§ Exercise objective: Word-for-word transcription: reproduce all of the data, but not the pictures.

Information provided START

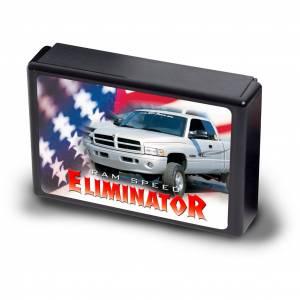 Performance - Engine Parts - BD Diesel - BD Diesel Top Speed Eliminator w/Tire Calibration - 2004-2005 Dodge 1057655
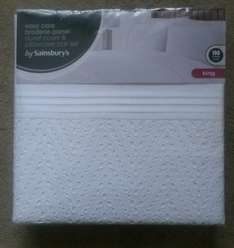 Instore Sainburys duvet covers reduced to clear. £12.50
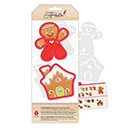 Gingerbread Cookie Cutter Stencil Set by Sweet Sugarbelle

Information provided END

§ Response:
 Performance - Engine Parts - BD Diesel - BD Diesel Top Speed Eliminator w/Tire Calibration - 2004-2005 Dodge 1057655
 Instore Sainburys duvet covers reduced to clear. £12.50
 Gingerbread Cookie Cutter Stencil Set by Sweet Sugarbelle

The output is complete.